• SOURCE TEXT

The first time I did the Puto Chant was at a game in 2008, but the real betrayal of it would not hit me until years later. As a gay Mexican, I didn’t understand the implications at the time. I was at my first professional game, a matchup between Chivas and Cruz Azul. The game was in Mexico City and my dad had gotten tickets through his friend; unfortunately, I, a die-hard Chivas fan, had ended up in Cruz Azul’s cheering section.
Mexican soccer doesn’t have the most family-friendly environment (which the chant has made crystal clear to the rest of the world). Especially not in la barra where I was sitting. I had gotten a new Chivas jersey outside the stadium, but my dad made me wear a sweater the entire game so no one would know I was rooting for the other side. I tried not to cheer when Chivas scored, and every time our keeper kicked off, I joined in on the chant.
I didn’t join due to any obligation or peer pressure. I did it because it was fun. I imagine that’s why most people do it. I loved watching Chivas games on TV and waiting to see just how loud we could get at each kickoff. There was something exciting about seeing it in person and being able to partake.
The rising tensions as thousands of fans begin the initial “eeeeehhhh!” that takes over the stadium, hands shaking out in front, culminating in the climactic “puto!” as the keeper kicks the ball. Being part of such a huge group event is exhilarating; it’s the reason mob mentalities exist. I felt no qualms about it—except for a slight hesitation at cursing in front of my dad.

(Source records)
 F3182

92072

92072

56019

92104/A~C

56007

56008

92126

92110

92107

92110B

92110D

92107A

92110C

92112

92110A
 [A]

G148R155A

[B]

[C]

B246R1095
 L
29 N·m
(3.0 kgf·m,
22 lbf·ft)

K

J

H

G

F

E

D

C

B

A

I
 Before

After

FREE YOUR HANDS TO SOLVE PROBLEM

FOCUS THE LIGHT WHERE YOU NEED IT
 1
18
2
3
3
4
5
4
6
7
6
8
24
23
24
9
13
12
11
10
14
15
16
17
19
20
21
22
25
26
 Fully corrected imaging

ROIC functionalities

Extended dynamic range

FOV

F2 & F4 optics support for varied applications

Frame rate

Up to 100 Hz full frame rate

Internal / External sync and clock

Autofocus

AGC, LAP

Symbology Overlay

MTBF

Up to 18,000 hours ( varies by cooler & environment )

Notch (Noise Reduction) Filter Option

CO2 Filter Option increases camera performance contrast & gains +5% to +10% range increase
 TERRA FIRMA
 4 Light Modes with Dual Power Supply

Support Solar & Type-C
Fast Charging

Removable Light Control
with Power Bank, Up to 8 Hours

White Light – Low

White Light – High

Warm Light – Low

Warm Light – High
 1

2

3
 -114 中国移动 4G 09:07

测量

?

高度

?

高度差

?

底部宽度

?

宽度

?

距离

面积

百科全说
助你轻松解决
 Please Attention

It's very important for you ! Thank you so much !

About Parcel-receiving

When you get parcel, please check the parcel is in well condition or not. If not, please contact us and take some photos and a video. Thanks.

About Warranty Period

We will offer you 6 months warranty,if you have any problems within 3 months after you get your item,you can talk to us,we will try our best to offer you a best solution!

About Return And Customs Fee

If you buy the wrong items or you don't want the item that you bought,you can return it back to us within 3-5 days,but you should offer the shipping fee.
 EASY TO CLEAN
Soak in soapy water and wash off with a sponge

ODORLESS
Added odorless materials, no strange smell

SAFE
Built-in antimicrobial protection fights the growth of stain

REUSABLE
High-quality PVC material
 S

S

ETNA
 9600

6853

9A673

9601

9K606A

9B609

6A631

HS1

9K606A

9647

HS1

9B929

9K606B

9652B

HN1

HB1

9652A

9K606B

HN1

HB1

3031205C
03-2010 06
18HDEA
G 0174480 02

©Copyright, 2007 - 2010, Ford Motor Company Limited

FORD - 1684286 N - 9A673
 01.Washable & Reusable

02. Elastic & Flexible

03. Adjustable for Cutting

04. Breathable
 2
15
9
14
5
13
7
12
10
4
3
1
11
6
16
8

• EXERCISE REQUIREMENTS
1. In the essay on the Puto Chant, what does the narrator say they did at the 2008 game, from outside the stadium through the match? List every action.
2. How did the narrator's family get tickets to the 2008 game, according to the essay on the Puto Chant?

• ANSWERS TO THE EXERCISE
1.
- Got a new Chivas jersey outside the stadium
- Wore a sweater the entire game, at their dad's insistence
- Tried not to cheer when Chivas scored
- Joined in on the chant every time the keeper kicked off

2. The narrator's dad got them through his friend.